Stored dataset items:

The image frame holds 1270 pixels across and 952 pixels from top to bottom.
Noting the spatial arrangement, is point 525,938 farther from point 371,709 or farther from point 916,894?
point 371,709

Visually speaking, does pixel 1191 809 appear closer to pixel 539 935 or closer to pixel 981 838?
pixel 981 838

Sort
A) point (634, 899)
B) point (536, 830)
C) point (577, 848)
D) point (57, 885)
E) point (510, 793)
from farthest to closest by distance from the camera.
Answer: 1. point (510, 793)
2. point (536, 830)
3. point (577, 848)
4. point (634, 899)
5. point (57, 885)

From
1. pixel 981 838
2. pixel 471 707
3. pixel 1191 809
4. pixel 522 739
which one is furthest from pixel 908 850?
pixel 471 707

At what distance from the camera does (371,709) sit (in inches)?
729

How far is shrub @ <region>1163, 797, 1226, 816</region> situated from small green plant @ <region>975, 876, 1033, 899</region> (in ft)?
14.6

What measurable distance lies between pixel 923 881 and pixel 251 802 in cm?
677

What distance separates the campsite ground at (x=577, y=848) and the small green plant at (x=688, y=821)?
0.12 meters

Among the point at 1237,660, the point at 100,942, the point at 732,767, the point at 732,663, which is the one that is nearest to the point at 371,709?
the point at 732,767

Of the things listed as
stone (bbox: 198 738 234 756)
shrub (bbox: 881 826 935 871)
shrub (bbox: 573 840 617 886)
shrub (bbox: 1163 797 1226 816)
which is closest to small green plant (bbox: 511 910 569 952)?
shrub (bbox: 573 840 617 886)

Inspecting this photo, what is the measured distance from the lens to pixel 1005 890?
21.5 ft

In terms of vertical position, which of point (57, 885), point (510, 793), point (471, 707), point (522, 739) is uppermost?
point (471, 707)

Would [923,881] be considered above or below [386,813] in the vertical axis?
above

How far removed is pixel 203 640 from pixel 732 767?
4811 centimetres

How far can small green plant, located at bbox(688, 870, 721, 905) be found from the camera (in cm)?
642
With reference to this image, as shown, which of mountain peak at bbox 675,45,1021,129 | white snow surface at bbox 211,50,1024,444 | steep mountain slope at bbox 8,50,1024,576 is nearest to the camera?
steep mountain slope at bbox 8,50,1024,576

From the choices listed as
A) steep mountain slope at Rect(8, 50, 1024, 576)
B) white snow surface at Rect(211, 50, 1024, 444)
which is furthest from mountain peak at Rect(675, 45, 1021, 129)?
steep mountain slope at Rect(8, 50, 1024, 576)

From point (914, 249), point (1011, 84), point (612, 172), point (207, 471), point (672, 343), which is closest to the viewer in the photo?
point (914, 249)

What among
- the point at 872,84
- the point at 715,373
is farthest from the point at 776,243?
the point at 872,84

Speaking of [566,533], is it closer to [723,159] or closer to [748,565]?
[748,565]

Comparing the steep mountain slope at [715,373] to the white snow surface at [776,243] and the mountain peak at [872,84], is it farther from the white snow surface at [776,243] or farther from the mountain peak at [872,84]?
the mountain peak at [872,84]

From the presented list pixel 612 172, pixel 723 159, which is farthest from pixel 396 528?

## Task goal
Recast all of the material above as a numbered list, with one entry per line and blank lines omitted.

## Task response
1. The image frame holds 1270 pixels across and 952 pixels from top to bottom.
2. Noting the spatial arrangement, is point 525,938 farther from point 371,709 or farther from point 916,894?
3. point 371,709
4. Visually speaking, does pixel 1191 809 appear closer to pixel 539 935 or closer to pixel 981 838?
5. pixel 981 838
6. Sort
7. A) point (634, 899)
8. B) point (536, 830)
9. C) point (577, 848)
10. D) point (57, 885)
11. E) point (510, 793)
12. from farthest to closest by distance from the camera.
13. Answer: 1. point (510, 793)
14. 2. point (536, 830)
15. 3. point (577, 848)
16. 4. point (634, 899)
17. 5. point (57, 885)
18. From
19. 1. pixel 981 838
20. 2. pixel 471 707
21. 3. pixel 1191 809
22. 4. pixel 522 739
23. which one is furthest from pixel 908 850?
24. pixel 471 707
25. At what distance from the camera does (371,709) sit (in inches)?
26. 729
27. How far is shrub @ <region>1163, 797, 1226, 816</region> situated from small green plant @ <region>975, 876, 1033, 899</region> (in ft)?
28. 14.6
29. What measurable distance lies between pixel 923 881 and pixel 251 802 in cm?
30. 677
31. What distance separates the campsite ground at (x=577, y=848) and the small green plant at (x=688, y=821)?
32. 0.12 meters
33. Among the point at 1237,660, the point at 100,942, the point at 732,767, the point at 732,663, which is the one that is nearest to the point at 371,709?
34. the point at 732,767
35. Of the things listed as
36. stone (bbox: 198 738 234 756)
37. shrub (bbox: 881 826 935 871)
38. shrub (bbox: 573 840 617 886)
39. shrub (bbox: 1163 797 1226 816)
40. which is closest to small green plant (bbox: 511 910 569 952)?
41. shrub (bbox: 573 840 617 886)
42. Inspecting this photo, what is the measured distance from the lens to pixel 1005 890?
43. 21.5 ft
44. In terms of vertical position, which of point (57, 885), point (510, 793), point (471, 707), point (522, 739) is uppermost?
45. point (471, 707)
46. Would [923,881] be considered above or below [386,813] in the vertical axis?
47. above
48. How far removed is pixel 203 640 from pixel 732 767?
49. 4811 centimetres
50. How far can small green plant, located at bbox(688, 870, 721, 905) be found from the camera (in cm)?
51. 642
52. With reference to this image, as shown, which of mountain peak at bbox 675,45,1021,129 | white snow surface at bbox 211,50,1024,444 | steep mountain slope at bbox 8,50,1024,576 is nearest to the camera?
53. steep mountain slope at bbox 8,50,1024,576
54. From the choices listed as
55. A) steep mountain slope at Rect(8, 50, 1024, 576)
56. B) white snow surface at Rect(211, 50, 1024, 444)
57. which is furthest from mountain peak at Rect(675, 45, 1021, 129)?
58. steep mountain slope at Rect(8, 50, 1024, 576)
59. From point (914, 249), point (1011, 84), point (612, 172), point (207, 471), point (672, 343), which is closest to the viewer in the photo?
60. point (914, 249)
61. What among
62. - the point at 872,84
63. - the point at 715,373
64. is farthest from the point at 776,243?
65. the point at 872,84
66. Speaking of [566,533], is it closer to [723,159] or closer to [748,565]?
67. [748,565]
68. Comparing the steep mountain slope at [715,373] to the white snow surface at [776,243] and the mountain peak at [872,84], is it farther from the white snow surface at [776,243] or farther from the mountain peak at [872,84]?
69. the mountain peak at [872,84]
70. From the presented list pixel 612 172, pixel 723 159, which is farthest from pixel 396 528?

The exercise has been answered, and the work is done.